> [Tasks and exercises]
[1] Revise everything from "Memorial Day Weekend" down to "new Soviet Union...)." in the Memorial Day Weekend post, putting "the city" wherever "town" appears.
[2] According to the Memorial Day Weekend post, why does the writer object to the realists, the creative non-fictionists, and the political mythologists?

> [Given passage]
-----

27 May 2006

Memorial Day Weekend

I can't pick up on most of the great stuff here - great simply that it is happening - but I will quickly post something before I leave town for weekend (holiday Memorializing a time before we became the new Soviet Union...).

Buffalo last week had a birthday party for Robert Creeley who would have been 80 last Saturday had he made it. (Miles Davis's 80th then followed later in the week, which I thought was sweet beyond words.) In the long day and a half celebration of this occasion, there's a couple of things I wrote down, from the film Creeley by Bruce Jackson - a couple of Creeley statements which seemed to me useful:

"Words make very powerful grids of determinant meaning."

and

"Words don't care about the truth."

I bring these statements in first as a final salvo in the "non-fiction" thread way far above. Even the slightest engagement with language should convince one of its slipperiness and disabuse one of the simple dream of pure representation. And so my problem with the realists, the creative non-fictionists, and the political mythologists (in Roland Barthes' sense of the term) of our time is this: they lie. As Barthes said long ago, Mythology (readerly writing) is the end of Writing, that is, it shuts down imagination, installs a narrative (a politics, a reading, a "Truth") that ends free-play of imagination, and with it actual literature. In the marketers' desire for a fiction whose sales they can predict and in the political leader's desire for a pliable people are the same abusive readerly "Mythological" uses of language, and the things they stamp out are real participatory democracy and literature.

Painting all this with a very wide brush indeed.

-----

> [Information supplied]
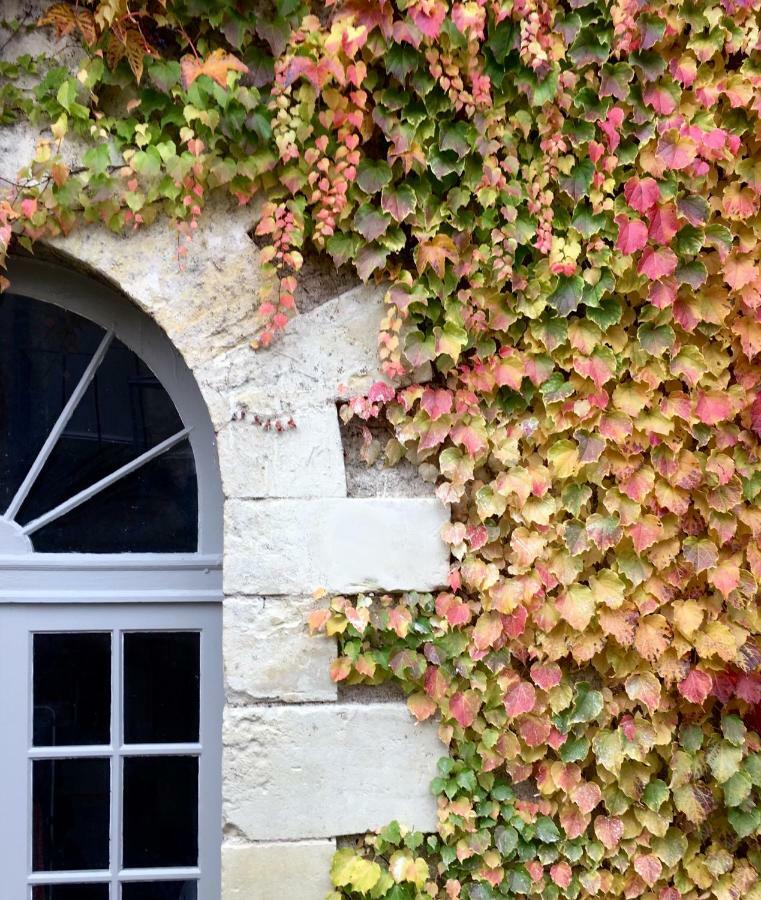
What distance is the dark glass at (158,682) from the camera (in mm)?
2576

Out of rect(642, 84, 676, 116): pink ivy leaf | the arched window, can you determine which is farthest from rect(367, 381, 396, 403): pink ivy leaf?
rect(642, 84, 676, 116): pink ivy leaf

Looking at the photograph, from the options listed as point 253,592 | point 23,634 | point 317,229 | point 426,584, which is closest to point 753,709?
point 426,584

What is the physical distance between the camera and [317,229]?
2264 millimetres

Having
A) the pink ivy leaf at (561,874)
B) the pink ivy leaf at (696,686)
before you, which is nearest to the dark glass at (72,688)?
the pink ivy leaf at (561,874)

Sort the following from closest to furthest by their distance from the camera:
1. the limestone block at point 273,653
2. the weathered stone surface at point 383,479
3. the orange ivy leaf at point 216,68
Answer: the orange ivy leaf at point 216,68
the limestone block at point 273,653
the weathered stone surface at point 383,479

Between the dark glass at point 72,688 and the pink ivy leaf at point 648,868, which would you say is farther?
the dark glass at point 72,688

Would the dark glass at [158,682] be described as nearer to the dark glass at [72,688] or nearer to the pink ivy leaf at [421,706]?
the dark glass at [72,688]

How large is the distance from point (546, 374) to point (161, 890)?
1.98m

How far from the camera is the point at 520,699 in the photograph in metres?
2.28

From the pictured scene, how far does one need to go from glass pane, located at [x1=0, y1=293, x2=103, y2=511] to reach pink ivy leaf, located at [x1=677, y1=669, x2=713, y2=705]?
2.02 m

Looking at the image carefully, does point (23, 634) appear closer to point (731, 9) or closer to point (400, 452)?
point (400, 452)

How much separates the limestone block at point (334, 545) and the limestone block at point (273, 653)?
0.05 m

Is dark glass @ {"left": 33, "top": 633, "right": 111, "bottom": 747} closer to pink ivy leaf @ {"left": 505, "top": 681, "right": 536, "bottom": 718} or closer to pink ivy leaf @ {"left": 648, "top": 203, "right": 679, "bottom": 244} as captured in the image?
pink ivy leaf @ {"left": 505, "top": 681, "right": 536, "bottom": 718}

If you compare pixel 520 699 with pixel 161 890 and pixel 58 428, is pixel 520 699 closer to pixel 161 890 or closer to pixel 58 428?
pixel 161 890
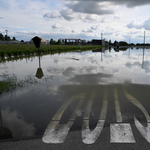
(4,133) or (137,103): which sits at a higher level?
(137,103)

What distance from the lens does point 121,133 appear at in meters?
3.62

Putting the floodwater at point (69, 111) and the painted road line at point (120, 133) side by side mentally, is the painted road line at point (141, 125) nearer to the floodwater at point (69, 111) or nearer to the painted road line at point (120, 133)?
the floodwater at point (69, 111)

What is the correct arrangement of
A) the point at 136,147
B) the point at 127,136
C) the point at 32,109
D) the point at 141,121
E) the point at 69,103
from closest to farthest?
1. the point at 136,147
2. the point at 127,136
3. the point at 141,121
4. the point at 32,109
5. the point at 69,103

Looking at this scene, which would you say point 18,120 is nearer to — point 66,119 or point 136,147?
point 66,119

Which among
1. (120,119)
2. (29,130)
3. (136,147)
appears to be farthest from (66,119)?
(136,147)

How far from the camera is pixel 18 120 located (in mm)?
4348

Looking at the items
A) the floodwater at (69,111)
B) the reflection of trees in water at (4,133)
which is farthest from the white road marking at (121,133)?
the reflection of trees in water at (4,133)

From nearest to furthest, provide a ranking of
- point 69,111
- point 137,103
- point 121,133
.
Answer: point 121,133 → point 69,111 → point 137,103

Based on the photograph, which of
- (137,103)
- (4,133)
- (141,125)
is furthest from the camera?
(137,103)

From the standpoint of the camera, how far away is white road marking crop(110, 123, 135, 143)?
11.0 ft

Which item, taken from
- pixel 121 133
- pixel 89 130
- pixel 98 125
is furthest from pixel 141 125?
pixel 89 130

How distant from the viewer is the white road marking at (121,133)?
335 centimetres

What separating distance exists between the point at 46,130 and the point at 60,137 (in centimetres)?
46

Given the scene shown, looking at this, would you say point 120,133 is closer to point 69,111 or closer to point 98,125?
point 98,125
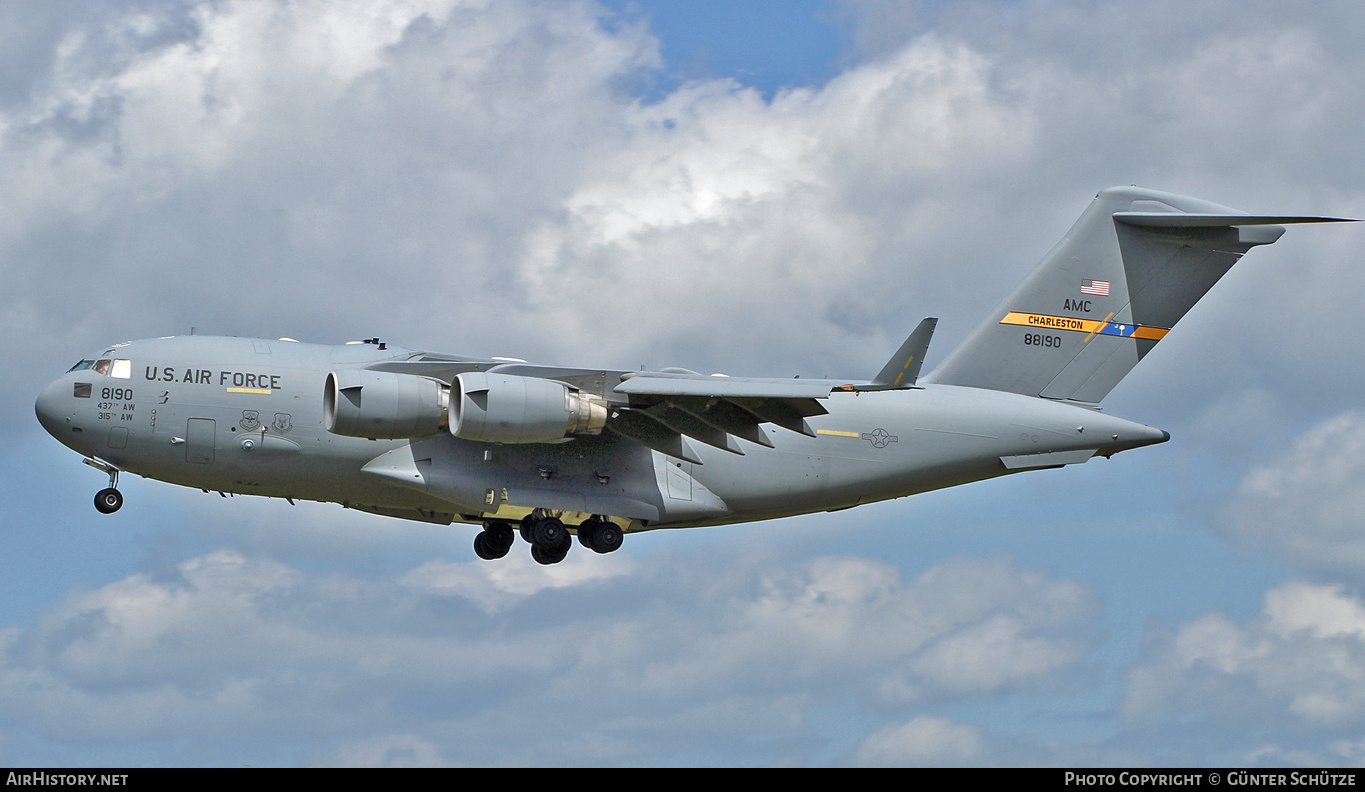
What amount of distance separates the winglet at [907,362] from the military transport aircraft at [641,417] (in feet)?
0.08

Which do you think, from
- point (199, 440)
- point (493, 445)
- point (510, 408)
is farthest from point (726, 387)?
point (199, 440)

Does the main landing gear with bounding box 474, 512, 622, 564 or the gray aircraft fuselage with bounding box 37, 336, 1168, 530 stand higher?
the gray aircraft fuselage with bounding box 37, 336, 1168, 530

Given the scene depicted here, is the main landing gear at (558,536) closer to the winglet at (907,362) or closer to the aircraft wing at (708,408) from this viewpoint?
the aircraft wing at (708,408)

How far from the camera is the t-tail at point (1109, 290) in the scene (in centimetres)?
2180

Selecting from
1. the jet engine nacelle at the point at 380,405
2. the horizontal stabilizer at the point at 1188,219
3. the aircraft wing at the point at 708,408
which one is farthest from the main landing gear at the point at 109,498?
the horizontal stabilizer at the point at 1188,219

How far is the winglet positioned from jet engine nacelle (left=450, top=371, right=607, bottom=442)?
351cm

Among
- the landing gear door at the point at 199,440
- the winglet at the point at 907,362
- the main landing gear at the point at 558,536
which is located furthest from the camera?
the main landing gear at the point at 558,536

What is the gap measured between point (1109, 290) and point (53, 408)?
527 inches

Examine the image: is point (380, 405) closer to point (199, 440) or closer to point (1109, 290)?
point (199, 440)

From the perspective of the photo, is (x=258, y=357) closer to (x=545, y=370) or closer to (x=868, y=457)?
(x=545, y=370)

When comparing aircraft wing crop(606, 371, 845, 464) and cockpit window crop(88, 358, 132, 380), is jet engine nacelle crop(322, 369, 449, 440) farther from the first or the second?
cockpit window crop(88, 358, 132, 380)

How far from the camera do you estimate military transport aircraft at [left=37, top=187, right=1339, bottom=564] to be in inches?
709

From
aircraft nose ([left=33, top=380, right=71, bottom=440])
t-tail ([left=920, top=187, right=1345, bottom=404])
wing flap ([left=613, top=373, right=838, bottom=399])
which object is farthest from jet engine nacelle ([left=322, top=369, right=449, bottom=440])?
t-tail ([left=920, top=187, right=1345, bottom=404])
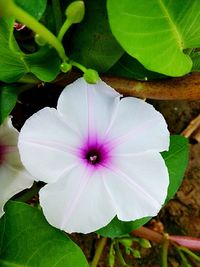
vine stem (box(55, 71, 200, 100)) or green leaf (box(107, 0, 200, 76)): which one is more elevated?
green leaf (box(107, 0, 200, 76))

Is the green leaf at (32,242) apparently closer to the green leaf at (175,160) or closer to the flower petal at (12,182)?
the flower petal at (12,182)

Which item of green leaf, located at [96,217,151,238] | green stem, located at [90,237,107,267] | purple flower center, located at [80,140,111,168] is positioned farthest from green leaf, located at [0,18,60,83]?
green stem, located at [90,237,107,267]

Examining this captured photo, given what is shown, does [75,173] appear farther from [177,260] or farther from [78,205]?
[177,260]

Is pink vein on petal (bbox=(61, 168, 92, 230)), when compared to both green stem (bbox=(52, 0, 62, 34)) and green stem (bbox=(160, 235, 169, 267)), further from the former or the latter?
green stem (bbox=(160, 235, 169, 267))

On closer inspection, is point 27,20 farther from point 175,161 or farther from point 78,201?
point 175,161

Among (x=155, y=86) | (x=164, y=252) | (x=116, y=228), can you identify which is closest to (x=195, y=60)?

-----

> [Response list]
[1]
Memorial Day Weekend

I can't pick up on most of the great stuff here - great simply that it is happening - but I will quickly post something before I leave the city for weekend (holiday Memorializing a time before we became the new Soviet Union...).

[2] The writer says they lie, because language is slippery and pure representation is only a simple dream. Their "Mythological" or readerly writing installs a narrative or "Truth" that shuts down the free play of imagination, and with it actual literature. In the hands of marketers and political leaders, this use of language stamps out real participatory democracy and literature.